Best Online Master’s Degrees in: Quantitative Psychology
Explore a Master’s Degree in Quantitative Psychology
Quantitative psychology emphasizes measurement, methodology, and research design and analyses. Quantitative psychology combines work in measurement theory, statistics, and modeling with substantive research areas of psychology like couples analysis, longitudinal and diary data, health outcomes, and psychopathology. Graduates may find work in the business-industrial sector. Psychologists require communication, observational, and analytical skill to analyze data and draw conclusions, and communicate those conclusions to clients and peers. Most master’s-level quantitative psychology programs take two to three years to complete, though this number could change depending on how many graduate-level credits a student transfers in as well as whether he or she attends part or full time.
Graduate course work in quantitative psychology covers traditional measurement, item response theory, latent variable modeling, multivariate analysis, and hierarchical linear modeling. Courses may also include studies of statistical analysis of fMRI data, intervention design and analysis, and factor analysis.
- Quantitative Methods in Cognitive Psychology. Quantitative methods in cognitive psychology covers nonstatistical methods in psychology. Students learn Markov chains, queuing theory, information theory, and frequency analysis.
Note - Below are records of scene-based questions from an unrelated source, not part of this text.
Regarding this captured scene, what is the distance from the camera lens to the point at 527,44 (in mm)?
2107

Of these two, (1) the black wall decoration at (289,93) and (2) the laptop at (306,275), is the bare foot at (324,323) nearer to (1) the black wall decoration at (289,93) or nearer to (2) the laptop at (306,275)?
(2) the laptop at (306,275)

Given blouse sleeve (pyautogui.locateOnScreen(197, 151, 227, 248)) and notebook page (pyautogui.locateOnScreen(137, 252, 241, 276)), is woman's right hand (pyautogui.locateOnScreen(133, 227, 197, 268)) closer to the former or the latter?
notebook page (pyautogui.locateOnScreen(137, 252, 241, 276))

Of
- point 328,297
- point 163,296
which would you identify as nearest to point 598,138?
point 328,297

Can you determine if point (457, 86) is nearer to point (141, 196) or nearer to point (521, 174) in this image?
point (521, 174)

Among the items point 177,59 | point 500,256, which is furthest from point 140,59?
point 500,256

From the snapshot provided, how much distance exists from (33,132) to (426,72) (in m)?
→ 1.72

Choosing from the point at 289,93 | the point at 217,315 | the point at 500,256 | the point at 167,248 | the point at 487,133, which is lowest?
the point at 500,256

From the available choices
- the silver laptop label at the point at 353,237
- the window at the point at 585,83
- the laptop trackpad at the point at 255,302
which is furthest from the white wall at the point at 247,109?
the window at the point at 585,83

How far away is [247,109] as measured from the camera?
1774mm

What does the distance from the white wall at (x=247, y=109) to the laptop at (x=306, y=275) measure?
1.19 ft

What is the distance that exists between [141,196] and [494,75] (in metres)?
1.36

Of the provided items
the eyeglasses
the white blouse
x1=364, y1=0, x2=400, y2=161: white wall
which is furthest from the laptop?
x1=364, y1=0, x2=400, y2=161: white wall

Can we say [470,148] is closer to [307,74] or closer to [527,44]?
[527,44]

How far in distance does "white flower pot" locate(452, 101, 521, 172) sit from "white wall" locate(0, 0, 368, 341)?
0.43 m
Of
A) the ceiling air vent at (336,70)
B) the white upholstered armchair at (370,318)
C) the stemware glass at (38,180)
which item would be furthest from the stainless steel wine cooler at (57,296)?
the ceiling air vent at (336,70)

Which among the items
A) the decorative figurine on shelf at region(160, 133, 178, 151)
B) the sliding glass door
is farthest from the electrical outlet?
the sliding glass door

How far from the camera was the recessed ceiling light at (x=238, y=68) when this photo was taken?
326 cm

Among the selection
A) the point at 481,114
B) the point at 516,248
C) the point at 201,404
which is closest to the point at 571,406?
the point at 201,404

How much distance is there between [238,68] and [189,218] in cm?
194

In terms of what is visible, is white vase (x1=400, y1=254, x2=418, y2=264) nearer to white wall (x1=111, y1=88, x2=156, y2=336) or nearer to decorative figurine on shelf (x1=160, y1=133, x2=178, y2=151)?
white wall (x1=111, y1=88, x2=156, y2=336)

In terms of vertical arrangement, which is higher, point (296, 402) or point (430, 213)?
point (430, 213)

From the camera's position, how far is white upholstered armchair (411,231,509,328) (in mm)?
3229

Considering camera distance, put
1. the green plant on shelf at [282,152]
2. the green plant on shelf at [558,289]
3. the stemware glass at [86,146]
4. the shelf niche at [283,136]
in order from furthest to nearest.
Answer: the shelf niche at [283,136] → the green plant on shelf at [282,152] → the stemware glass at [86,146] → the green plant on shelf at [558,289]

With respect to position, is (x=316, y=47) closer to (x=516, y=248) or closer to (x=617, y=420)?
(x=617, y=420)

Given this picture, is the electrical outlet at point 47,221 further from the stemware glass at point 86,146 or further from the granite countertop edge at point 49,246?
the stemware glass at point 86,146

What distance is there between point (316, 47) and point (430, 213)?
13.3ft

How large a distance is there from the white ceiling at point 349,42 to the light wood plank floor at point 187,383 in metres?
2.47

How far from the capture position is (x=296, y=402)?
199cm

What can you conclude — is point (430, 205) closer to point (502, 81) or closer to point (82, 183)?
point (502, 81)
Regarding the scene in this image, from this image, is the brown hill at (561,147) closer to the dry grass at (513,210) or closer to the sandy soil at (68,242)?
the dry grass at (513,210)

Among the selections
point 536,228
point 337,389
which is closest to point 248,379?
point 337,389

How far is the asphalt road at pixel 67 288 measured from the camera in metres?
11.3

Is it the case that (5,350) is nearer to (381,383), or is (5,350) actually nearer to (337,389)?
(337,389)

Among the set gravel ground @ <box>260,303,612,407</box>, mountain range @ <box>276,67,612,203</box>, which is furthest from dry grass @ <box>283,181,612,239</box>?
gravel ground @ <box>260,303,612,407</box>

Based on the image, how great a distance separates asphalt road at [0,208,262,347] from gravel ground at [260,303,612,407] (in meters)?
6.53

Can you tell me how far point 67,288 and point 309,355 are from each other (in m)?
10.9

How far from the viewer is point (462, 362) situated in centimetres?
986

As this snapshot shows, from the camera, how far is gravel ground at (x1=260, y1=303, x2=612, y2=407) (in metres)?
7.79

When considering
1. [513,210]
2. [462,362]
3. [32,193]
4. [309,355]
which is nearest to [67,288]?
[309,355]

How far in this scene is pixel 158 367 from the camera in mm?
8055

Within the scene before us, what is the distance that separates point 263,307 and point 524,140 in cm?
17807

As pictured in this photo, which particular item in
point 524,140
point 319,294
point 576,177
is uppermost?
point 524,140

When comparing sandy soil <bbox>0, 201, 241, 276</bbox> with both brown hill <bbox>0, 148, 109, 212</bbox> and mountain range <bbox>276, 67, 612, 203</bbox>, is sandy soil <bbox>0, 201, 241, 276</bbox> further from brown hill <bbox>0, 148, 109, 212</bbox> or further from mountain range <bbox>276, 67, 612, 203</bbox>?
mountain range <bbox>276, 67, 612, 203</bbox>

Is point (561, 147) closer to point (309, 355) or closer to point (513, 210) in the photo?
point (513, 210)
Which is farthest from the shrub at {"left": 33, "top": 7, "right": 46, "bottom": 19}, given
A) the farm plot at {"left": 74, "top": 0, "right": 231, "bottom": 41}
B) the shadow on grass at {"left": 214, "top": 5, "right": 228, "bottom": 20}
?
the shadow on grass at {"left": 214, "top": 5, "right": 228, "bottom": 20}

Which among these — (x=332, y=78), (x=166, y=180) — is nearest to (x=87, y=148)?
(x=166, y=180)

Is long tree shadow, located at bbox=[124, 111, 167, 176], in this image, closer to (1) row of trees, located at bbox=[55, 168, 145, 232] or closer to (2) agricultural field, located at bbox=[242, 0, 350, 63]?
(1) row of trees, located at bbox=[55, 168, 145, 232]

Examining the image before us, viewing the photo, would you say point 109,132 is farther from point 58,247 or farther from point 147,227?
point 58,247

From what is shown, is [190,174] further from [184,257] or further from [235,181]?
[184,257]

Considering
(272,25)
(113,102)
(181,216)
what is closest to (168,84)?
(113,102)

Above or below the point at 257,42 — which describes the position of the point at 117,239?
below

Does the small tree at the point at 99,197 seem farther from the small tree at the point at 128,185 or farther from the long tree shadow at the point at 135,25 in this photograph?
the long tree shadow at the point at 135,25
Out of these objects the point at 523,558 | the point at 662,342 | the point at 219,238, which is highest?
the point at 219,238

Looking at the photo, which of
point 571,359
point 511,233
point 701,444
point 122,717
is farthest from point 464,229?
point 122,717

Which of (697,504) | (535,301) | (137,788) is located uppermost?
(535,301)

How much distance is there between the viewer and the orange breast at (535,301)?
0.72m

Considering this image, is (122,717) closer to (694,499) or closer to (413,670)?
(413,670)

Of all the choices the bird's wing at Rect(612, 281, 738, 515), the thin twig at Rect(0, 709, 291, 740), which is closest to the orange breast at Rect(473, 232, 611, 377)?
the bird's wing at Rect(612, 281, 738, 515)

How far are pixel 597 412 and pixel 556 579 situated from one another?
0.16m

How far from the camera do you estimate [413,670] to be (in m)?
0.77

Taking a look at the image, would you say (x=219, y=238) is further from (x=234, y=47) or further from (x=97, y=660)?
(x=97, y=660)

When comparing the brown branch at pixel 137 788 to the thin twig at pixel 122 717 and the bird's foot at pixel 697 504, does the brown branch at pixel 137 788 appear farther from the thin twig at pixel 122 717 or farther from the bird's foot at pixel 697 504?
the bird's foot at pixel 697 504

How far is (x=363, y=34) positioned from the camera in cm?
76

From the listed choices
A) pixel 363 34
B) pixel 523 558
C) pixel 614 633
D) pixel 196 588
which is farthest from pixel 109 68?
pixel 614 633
- Psychological Statistics and Research Methods. Psychological statistics covers statistical procedures in research and practices of psychology. A research methods class covers critical analysis in psychology, including statistical design, and experimental and nonexperimental research methods. Further course work may include research methods in developmental psychopathology, health psychology, or another specific field of psychology.
- Multivariate and Factor Analysis. Analysis course work may include multivariate analysis, which covers data with multiple dependent variables. Topics discussed include continuous multivariate distributions, multiple regressions, multivariate analysis of variance, discriminant analysis, and principal component analysis. Factor analysis includes rotations, confirmatory factor analysis, and multi-group analysis.
A graduate degree usually requires thesis work throughout graduate studies related to the discipline. Quantitative psychology students may expect problem set assignments corresponding to statistical analysis and research methods learned in lectures, and readings in related and current psychological studies for theory and methods. Students may also participate in departmental research. Quantitative psychology students may be required to gain internship experience during their graduate education for professional development.
Building a Career
The U.S. Bureau of Labor Statistics (BLS) reports that the median pay for psychologists in May 2010 was $68,640 per year, and that employment for psychologists is expected to increase by 22% between 2010 and 2020. However, keep in mind that these are not the wages you may encounter, as salary and employment opportunities are affected by factors like employer, area, experience, and position. With that being said, industrial organizational psychologists had a median annual wage of $87,330 in 2010, according to the BLS.
Practicing under the title of “psychologists” in most states require licensure. To gain licensure, graduates of a psychology program must pass the Examination for Professional Practice in Psychology. Licensure may also require a doctorate in psychology, internship experience, and one to two years of professional experience. Professional experience may include predoctoral or postdoctoral supervised experience, or a residency program.